* Short exercise 1: Locate each line of the records that contains the word "white" and copy those lines out.

* Passage given:
70-80 ATTENDEES FILL ROOM
Energies Of Future
Promoted At Forum
Among Them, Solar, Wind, Geothermal,
Pellets Seen As Fossil-Fuel Replacements
By JIM KEVLIN • Special to www.AllOTSEGO.com
ONEONTA – Fossil fuels – gasoline, fuel oil, propane and natural gas – that power Otsego County today were like an unexpected inheritance, allowing the Industrial Revolution and the world as we know it.
But 200 years later, Hartwick College Economics Professor Karl Seeley told 70-80 attendees at the Concerned Citizens of Oneonta forum this evening at Elm Park United Methodist Church, you discover the hidden costs of the bequest are bankrupting.
“It makes you rich enough to destroy your home,” Seeley said. “But not rich enough to build a new one.”
The dynamics of the evening, moderated by Hartwick Professor Kate O’Donnell, followed an outline another panelist, Dan Buttermann, brought back from Al Gore’s “Climate Reality Project” forum last year in Los Angeles: “Must we do it? Can we do it? Will we do it?”
And OCCA’s Leslie Orzetti, the third panelist, addressed that final question, outlining steps being taken locally, from the half-dozen localities that have taking NYSERDA’s “Climate Smart Communities Pledge” – the City of Oneonta and Village of Cooperstown among them; not Otsego County yet – to SUNY Oneonta considering a small-scale windmill project at the north end of campus.
Other news also came out of the evening:
• Solstice Inc.’s 2-megawatt solar-energy farm on Pool Brook Road, Laurens, that will serve 355 homes, is going through final testing before becoming operational, Community Outreach Coordinator Jackie Burke reported.
• Members of the county goverment’s Energy Task Force will be finalized at 9 a.m. next Tuesday, when the five-member Leadership Team meets, said Orzetti. She is on the Leadership Team, along county Reps. Meg Kennedy and Michele Farwell, Oneonta Town Supervisor Bob Wood and Oneonta City Engineer Greg Mattice.
• Corning’s Oneonta plant is planning a solar farm behind its building on the River Street Extension with the idea of generating enough energy to cover the plant’s needs, Council member Joe Ficano confirmed in response to a question from the audience.

* Short exercise 2: In the article on the energy forum, how many homes will the Solstice Inc. solar farm on Pool Brook Road serve?

* Rows of spatial question data:
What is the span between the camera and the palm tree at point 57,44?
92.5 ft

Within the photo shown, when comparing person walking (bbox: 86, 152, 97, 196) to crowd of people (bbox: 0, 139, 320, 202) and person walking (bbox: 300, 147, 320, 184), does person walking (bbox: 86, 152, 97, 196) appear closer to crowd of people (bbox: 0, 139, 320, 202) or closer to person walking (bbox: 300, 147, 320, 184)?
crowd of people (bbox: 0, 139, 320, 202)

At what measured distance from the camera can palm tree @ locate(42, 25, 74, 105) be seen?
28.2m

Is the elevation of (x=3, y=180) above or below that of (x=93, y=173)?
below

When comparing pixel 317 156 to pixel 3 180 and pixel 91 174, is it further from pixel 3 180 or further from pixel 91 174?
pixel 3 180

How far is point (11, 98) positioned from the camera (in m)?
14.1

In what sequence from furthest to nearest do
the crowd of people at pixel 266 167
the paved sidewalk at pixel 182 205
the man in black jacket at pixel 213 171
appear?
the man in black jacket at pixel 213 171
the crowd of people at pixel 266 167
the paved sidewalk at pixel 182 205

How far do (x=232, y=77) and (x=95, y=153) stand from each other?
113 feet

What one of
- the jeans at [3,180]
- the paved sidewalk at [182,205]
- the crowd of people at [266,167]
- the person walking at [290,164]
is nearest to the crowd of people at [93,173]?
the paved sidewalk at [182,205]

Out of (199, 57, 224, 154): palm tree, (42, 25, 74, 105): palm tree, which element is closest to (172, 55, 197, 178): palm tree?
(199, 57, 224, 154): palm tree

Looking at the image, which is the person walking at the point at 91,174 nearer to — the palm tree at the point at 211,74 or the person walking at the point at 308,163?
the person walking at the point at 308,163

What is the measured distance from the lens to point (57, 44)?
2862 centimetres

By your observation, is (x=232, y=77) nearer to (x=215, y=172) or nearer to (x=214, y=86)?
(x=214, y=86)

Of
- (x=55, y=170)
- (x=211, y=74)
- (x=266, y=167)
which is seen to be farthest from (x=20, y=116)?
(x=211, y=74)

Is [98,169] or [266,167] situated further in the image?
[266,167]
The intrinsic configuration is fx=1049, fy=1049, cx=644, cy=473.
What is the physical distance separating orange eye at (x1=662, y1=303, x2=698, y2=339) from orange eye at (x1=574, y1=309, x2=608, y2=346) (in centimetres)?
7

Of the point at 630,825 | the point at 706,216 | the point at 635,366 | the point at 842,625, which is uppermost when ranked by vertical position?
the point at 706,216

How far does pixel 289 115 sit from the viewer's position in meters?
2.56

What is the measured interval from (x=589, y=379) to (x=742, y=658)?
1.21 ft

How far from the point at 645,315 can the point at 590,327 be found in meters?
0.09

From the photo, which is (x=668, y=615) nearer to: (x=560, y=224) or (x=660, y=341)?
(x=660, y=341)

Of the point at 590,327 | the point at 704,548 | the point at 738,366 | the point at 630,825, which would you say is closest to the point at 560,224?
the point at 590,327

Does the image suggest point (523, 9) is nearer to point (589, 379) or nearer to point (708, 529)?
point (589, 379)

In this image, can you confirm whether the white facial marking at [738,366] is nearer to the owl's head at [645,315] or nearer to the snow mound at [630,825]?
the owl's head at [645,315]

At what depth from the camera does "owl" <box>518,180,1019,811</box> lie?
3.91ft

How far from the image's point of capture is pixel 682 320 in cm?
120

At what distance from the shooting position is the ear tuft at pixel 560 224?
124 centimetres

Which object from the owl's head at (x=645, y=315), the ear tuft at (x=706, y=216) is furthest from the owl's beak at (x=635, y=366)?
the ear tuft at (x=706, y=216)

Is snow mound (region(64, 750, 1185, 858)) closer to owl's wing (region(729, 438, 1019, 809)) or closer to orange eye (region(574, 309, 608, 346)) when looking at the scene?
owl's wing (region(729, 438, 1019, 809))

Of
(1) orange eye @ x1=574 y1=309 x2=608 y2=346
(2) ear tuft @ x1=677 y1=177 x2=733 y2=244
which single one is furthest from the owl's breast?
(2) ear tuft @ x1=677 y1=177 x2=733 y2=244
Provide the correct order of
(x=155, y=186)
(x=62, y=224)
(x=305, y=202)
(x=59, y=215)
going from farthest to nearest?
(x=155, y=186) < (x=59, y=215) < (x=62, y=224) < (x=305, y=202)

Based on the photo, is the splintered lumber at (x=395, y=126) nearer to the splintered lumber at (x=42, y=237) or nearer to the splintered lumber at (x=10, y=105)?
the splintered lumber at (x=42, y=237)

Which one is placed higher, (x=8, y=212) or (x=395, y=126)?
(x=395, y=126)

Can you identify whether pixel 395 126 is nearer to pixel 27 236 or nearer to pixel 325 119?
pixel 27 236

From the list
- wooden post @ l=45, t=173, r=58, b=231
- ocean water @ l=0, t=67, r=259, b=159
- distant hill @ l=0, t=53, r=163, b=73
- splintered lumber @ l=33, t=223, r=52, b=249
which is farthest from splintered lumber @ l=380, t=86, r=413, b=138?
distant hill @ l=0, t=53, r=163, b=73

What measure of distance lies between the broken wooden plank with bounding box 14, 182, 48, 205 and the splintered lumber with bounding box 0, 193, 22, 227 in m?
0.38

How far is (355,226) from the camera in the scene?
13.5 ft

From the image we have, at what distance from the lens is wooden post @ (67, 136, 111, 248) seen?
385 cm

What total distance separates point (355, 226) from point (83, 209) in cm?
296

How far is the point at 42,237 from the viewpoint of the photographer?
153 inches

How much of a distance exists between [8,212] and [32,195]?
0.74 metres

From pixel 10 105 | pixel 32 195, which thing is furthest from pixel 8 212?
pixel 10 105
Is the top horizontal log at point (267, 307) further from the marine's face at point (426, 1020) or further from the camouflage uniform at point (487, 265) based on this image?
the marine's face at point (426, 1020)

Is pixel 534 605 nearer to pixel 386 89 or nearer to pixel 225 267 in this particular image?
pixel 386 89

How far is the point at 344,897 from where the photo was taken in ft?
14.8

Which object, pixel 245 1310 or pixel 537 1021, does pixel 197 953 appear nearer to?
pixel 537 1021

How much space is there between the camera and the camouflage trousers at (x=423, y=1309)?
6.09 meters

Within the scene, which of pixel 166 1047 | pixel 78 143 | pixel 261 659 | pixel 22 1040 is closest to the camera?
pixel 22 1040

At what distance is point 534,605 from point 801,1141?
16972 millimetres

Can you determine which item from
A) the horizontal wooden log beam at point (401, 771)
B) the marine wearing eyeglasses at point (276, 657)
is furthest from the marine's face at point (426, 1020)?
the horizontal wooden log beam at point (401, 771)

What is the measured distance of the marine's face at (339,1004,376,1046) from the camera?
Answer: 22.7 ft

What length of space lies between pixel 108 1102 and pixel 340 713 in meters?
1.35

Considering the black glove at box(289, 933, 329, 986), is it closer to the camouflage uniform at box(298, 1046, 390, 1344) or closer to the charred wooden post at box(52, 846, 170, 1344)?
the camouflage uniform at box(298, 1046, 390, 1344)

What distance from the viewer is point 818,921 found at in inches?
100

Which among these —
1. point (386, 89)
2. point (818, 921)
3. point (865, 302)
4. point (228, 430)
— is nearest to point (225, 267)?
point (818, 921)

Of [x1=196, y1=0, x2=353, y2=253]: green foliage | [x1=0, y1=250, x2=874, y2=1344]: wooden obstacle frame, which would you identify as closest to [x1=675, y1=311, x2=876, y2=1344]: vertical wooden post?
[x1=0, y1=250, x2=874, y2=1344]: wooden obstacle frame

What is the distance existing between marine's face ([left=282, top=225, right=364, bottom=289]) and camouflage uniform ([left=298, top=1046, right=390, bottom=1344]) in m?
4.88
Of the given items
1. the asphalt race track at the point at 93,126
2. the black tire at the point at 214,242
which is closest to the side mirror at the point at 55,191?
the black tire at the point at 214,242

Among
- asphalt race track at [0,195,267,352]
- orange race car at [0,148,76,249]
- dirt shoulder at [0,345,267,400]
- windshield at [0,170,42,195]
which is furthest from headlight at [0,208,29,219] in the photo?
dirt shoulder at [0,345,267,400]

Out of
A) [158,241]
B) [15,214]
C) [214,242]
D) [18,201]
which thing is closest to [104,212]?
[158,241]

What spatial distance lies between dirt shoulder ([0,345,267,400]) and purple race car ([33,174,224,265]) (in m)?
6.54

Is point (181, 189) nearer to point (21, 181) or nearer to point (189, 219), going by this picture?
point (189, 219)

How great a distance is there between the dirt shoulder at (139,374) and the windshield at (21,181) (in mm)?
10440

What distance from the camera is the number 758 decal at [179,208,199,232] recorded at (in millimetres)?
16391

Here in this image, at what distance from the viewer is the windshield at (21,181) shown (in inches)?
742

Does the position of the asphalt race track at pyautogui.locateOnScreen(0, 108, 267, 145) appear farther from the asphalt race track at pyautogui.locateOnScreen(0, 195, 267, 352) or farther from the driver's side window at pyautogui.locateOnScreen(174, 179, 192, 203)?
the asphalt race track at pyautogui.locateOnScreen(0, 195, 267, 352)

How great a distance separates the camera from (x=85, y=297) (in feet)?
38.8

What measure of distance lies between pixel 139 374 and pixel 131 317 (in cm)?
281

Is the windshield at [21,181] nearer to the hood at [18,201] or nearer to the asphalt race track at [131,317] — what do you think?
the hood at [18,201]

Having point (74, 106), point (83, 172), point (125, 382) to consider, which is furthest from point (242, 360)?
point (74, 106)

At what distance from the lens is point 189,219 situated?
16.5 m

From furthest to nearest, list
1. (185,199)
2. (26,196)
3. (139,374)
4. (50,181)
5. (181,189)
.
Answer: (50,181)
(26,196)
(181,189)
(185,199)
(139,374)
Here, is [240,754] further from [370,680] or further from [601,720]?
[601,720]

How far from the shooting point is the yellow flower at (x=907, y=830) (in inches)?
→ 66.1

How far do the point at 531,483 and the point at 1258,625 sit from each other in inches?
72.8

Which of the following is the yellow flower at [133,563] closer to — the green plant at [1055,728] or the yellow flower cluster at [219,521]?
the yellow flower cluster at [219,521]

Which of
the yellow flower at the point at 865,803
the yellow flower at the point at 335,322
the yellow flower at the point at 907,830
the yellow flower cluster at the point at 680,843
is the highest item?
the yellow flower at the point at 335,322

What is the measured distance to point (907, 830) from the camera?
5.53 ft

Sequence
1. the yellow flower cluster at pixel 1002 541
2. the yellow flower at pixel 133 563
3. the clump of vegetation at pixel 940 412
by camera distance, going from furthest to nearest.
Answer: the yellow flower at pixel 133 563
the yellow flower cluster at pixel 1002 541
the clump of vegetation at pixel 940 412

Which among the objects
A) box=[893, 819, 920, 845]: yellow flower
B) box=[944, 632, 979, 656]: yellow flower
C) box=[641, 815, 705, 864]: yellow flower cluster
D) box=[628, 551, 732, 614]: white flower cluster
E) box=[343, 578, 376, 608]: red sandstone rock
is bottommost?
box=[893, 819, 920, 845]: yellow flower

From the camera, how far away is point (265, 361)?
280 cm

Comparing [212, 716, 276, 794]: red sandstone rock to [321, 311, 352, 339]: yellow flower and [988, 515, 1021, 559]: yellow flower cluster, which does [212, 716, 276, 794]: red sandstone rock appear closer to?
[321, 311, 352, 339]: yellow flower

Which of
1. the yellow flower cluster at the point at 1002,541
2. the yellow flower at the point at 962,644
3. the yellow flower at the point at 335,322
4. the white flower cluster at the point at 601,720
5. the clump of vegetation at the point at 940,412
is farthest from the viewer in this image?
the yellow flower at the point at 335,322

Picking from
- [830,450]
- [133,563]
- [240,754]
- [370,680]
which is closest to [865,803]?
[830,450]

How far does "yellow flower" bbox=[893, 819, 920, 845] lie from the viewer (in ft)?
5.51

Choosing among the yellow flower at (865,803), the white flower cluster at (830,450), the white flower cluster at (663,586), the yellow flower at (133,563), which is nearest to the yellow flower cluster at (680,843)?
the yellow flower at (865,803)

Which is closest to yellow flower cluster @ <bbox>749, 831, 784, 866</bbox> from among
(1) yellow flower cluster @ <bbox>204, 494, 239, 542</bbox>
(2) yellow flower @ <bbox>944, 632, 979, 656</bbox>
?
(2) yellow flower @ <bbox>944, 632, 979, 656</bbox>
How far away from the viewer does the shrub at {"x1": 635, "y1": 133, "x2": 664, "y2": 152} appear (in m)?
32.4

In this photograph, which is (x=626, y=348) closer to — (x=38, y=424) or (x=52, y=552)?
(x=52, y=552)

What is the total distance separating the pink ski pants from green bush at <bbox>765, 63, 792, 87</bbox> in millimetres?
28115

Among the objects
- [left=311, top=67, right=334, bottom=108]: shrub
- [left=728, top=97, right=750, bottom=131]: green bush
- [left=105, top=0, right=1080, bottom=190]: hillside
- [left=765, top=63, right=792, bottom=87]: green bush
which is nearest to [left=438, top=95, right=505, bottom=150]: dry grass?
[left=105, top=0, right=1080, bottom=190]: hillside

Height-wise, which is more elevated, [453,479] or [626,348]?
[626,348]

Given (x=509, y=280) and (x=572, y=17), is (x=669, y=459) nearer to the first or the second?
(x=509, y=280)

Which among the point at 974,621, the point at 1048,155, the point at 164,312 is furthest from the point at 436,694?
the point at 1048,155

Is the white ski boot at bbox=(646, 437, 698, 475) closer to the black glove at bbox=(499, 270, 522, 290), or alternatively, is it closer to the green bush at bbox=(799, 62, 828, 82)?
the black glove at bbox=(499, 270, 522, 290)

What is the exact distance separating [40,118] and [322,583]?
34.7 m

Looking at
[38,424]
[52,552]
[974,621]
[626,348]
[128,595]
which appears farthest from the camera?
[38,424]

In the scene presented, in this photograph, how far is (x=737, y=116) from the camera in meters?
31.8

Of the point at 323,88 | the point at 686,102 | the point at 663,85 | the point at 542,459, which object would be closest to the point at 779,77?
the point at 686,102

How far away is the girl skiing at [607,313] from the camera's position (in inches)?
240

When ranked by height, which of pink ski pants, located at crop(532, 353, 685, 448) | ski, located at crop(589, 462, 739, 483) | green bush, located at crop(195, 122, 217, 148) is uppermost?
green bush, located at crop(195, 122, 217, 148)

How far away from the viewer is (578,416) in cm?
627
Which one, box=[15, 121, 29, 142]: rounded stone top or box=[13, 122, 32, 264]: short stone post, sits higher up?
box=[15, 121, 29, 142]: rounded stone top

* Correct response 1:
In this image, can you confirm whether the white facial marking at [738,366] is nearer to the owl's head at [645,315] or nearer to the snow mound at [630,825]?
D) box=[628, 551, 732, 614]: white flower cluster
4. the white flower cluster at the point at 601,720
Choosing among the yellow flower at (865,803), the white flower cluster at (830,450), the white flower cluster at (663,586), the yellow flower at (133,563), which is nearest to the yellow flower cluster at (680,843)?
Is the white ski boot at bbox=(646, 437, 698, 475) closer to the black glove at bbox=(499, 270, 522, 290), or alternatively, is it closer to the green bush at bbox=(799, 62, 828, 82)?

* Correct response 2: 355 homes